Supplied passage:
JOBID PARTITION NAME USER ST TIME NODES NODELIST(REASON)

The Slurm commands “srun” and “sbatch” are used to run jobs that are put into the queue. “srun” runs parallel jobs, and can be used as a wrapper for mpirun. “sbatch” is used to submit a batch job to slurm, and can call srun once or many times in different configurations. “sbatch” can take batch scripts, or can be used with the --wrap option to run the entire job from the command line.

  1. Run a job so you can see Slurm in action and get a job in our queue!

Task 2. Run a Slurm job and scale the cluster

Now that you have our Slurm cluster running, let’s run a job and scale our cluster up.

  1. While logged in to g1-login0, run the following command to create a "hostname_batch" file:

tee hostname_batch << END #!/bin/sh sbatch -N2 --wrap="srun hostname" END

This command runs the Slurm batch command. It specifies that sbatch will run 2 nodes with the “-N” option. It also specifies that each of those nodes will run an “srun hostname” command in the “--wrap” option.

By default, sbatch will write it’s output to “slurm-%j.out” in the working directory the command is run from, where %j is substituted for the Job ID according to the Slurm Filename Patterns. In our example sbatch is being run from the user’s /home folder, which is a NFS-based shared file system hosted on the controller by default. This allows compute nodes to share input and output data if desired. In a production environment, the working storage should be separate from the /home storage to avoid performance impacts to the cluster operations. Separate storage mounts can be specified in the tfvars file in the “network_storage” options.

  1. After executing the sbatch script using the sbatch command line it will return a Job ID for the scheduled job, for example:

sbatch hostname_batch

Running sbatch will return a Job ID for the scheduled job, for example:

Submitted batch job 2

You can use the Job ID returned by the sbatch command to track and manage the job execution and resources.

  1. Execute the following command to view the Slurm job queue:

squeue

You will likely see the job you executed listed like below:

JOBID PARTITION NAME USER ST TIME NODES NODELIST(REASON) 2 p1 hostname student- CF 0:19 1 g1-compute-0-0

Since you didn’t have any compute nodes provisioned, Slurm will automatically create compute instances according to the job requirements. The automatic nature of this process has two benefits.

Supplied material:
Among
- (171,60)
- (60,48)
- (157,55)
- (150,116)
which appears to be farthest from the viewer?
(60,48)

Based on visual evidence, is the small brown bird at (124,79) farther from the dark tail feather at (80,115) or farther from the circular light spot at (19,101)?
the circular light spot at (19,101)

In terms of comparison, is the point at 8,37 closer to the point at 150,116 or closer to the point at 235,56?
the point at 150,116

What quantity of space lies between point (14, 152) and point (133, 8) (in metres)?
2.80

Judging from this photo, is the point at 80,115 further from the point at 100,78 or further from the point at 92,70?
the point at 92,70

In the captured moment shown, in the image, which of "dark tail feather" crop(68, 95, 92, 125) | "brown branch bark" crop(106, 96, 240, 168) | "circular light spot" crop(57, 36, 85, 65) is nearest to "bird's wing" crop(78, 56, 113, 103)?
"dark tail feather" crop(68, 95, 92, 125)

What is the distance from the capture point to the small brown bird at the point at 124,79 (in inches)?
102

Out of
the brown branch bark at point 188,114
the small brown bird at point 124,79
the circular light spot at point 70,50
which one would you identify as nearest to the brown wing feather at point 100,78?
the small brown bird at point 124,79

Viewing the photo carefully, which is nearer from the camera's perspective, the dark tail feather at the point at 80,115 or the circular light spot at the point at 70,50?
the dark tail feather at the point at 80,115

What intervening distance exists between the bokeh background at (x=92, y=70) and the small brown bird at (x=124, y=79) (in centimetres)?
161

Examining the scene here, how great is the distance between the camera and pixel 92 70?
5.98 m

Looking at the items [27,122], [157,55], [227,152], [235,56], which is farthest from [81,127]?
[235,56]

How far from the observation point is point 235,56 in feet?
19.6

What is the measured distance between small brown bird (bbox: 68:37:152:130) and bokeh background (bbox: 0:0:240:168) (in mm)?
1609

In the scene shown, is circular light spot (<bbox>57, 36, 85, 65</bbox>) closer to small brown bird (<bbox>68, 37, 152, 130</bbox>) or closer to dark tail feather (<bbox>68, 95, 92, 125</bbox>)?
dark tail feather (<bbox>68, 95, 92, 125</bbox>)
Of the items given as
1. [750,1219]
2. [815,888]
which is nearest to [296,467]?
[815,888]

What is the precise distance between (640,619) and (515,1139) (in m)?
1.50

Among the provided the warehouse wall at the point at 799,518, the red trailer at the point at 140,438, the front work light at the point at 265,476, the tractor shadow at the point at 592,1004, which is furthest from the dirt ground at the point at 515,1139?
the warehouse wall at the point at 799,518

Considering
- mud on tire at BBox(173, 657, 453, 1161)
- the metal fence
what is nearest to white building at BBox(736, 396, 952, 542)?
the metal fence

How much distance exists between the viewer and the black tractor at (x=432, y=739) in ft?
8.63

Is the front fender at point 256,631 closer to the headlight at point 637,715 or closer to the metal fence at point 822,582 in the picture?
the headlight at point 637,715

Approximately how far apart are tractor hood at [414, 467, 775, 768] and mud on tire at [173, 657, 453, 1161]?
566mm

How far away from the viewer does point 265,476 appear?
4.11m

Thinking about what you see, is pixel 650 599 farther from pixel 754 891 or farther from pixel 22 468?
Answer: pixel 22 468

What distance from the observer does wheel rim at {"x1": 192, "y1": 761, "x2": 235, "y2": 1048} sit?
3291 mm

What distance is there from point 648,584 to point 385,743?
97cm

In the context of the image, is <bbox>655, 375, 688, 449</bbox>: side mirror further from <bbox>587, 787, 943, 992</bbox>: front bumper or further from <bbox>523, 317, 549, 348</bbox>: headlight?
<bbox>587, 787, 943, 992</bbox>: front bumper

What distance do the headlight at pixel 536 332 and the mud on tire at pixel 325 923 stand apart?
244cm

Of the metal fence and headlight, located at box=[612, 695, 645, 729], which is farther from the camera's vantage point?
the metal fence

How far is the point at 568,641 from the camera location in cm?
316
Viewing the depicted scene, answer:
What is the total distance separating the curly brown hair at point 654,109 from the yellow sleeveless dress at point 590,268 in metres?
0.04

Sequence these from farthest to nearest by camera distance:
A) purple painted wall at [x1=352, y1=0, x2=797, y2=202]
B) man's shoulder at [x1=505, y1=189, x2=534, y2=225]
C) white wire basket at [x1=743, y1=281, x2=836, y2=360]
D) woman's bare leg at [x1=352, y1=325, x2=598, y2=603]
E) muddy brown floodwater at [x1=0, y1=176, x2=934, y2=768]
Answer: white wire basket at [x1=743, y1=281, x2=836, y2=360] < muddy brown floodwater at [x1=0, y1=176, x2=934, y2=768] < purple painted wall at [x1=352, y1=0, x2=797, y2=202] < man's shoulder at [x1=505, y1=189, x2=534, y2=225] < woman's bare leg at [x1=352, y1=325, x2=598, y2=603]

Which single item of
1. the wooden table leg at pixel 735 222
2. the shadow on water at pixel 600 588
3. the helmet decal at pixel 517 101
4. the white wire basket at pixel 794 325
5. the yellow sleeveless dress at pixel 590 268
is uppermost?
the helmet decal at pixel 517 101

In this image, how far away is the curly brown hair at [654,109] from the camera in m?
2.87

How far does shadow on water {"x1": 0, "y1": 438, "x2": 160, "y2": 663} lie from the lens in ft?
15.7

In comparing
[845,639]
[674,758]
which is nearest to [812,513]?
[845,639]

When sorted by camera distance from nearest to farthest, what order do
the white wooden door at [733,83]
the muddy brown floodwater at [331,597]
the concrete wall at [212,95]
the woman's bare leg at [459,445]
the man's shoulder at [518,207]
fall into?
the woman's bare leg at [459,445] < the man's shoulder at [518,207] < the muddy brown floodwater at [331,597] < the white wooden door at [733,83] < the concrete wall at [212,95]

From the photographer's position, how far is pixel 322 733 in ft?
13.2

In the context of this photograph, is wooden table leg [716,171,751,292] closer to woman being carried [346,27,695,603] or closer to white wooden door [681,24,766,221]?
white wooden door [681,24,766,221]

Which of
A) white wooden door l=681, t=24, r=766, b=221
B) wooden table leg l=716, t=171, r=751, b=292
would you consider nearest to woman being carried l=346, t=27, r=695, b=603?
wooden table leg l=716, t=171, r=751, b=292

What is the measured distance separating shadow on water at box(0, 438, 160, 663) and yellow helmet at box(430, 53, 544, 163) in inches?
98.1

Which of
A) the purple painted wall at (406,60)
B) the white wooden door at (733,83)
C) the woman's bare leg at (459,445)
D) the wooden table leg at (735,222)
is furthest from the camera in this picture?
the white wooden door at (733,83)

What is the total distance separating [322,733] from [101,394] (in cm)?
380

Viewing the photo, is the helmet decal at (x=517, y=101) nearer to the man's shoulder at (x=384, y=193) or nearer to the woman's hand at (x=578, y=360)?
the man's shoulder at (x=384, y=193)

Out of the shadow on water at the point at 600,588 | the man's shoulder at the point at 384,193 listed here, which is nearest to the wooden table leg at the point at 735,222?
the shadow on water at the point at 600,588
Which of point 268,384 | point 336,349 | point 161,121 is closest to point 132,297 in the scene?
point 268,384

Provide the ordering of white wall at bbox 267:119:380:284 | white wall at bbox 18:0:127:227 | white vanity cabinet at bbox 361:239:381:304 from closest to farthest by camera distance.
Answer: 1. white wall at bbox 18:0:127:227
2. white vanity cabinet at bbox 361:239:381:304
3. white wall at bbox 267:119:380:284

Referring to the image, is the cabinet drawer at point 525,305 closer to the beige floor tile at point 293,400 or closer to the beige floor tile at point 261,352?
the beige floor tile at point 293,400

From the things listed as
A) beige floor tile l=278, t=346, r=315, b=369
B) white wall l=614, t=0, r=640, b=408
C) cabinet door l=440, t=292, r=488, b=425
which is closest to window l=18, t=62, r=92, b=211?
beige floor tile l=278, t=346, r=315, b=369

Required work:
Write the next part of the Slurm cluster tutorial, starting after its final sentence. The data come from a different source than the Slurm tutorial.

Result for this task:
First, it eliminates the work typically required in a HPC cluster of manually provisioning nodes, configuring the software, integrating the node into the cluster, and then deploying the job. Second, it allows users to save money because idle, unused nodes are scaled down until the minimum number of nodes is running.

  1. You can also execute the sinfo command to view the Slurm cluster info:

sinfo

This will show the nodes listed in squeue in the “idle” state, meaning the nodes are being created:

PARTITION AVAIL TIMELIMIT NODES STATE NODELIST p1* up infinite 8 idle~ g1-compute-0-[2-9] p1* up infinite 2 idle g1-compute-0-[0-1]

You can also check the VM instances section in Cloud Console to view the newly provisioned nodes. It will take a few minutes to spin up the nodes and get Slurm installed before the job is allocated to the newly allocated nodes. Your VM instances list will soon resemble the following:

The VM instances page with a list of newly provisioned nodes.

Once the nodes are running the job the instances will move to an “alloc” state, meaning the jobs are allocated to a job:

PARTITION AVAIL TIMELIMIT NODES STATE NODELIST p1* up infinite 8 idle~ g1-compute-0-[2-9] p1* up infinite 2 alloc g1-compute-0-[0-1]

Once a job is complete, it will no longer be listed in squeue, and the “alloc” nodes in sinfo will return to the “idle” state. Run “squeue” periodically until the job is completed, after a minute or two.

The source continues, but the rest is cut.